Le parquet lui reproche d’avoir cherché à se soustraire à l’exécution de deux condamnations patrimoniales prononcées à son encontre en organisant son insolvabilité, « soit en augmentant le passif ou en diminuant l’actif de son patrimoine, soit en diminuant ou en dissimulant tout ou partie de ses revenus, soit en dissimulant certains de ses biens ». A rebours de ce que l’intéressé avait pu affirmer sur certains plateaux de télévision : J’ai déjà remboursé à peu près 87 millions d’euros. Donc je m’en sors, et je travaille très bien.
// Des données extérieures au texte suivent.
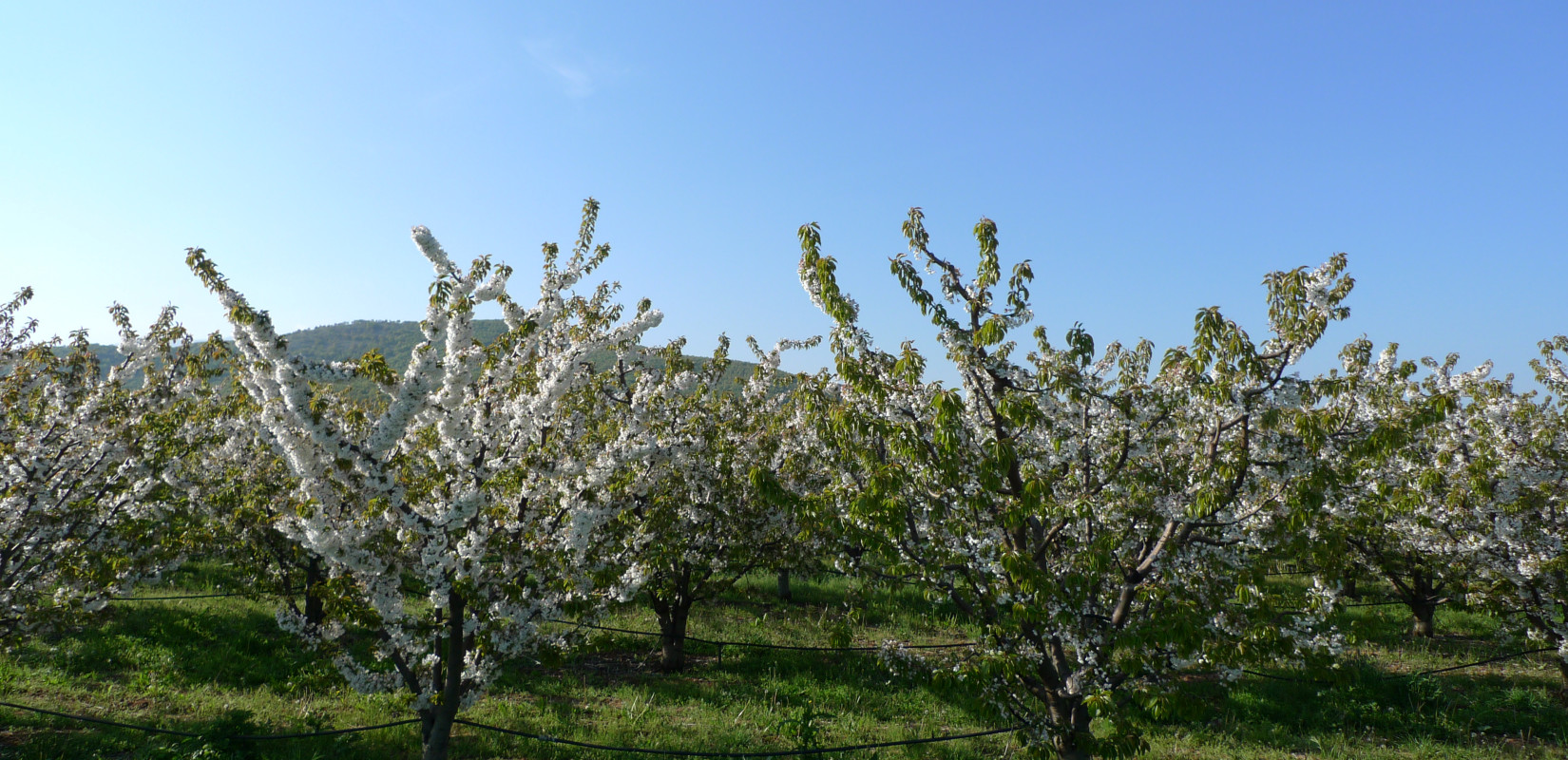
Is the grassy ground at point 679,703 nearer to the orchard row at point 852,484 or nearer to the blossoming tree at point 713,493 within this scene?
the orchard row at point 852,484

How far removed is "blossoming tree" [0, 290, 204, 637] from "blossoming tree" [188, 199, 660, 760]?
3249mm

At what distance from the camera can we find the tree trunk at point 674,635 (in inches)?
489

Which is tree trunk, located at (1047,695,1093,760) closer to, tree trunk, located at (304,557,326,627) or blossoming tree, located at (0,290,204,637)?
blossoming tree, located at (0,290,204,637)

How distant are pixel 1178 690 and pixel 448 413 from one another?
6542 millimetres

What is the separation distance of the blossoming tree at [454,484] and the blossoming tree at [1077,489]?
8.54ft

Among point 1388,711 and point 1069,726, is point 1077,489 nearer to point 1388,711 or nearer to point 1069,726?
point 1069,726

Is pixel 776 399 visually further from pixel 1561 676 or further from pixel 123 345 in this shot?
pixel 1561 676

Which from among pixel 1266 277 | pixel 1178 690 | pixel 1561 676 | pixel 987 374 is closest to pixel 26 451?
pixel 987 374

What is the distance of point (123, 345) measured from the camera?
948cm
Sa première condamnation date de juin 2017 par la cour d’appel de Paris : une peine de huit ans de prison (effectuée à ce jour), assortie d’une amende d’un million d’euros et de l’obligation de verser solidairement avec les autres condamnés la somme de 283 300 000 euros au titre de dommages et intérêts, dans l’affaire de l’escroquerie à la TVA sur les quotas carbone. La seconde remonte à avril 2019 : trois ans d’emprisonnement avec sursis et 15 000 euros d’amendes pour des faits d’escroquerie en bande organisée datant de 1998 et 1999.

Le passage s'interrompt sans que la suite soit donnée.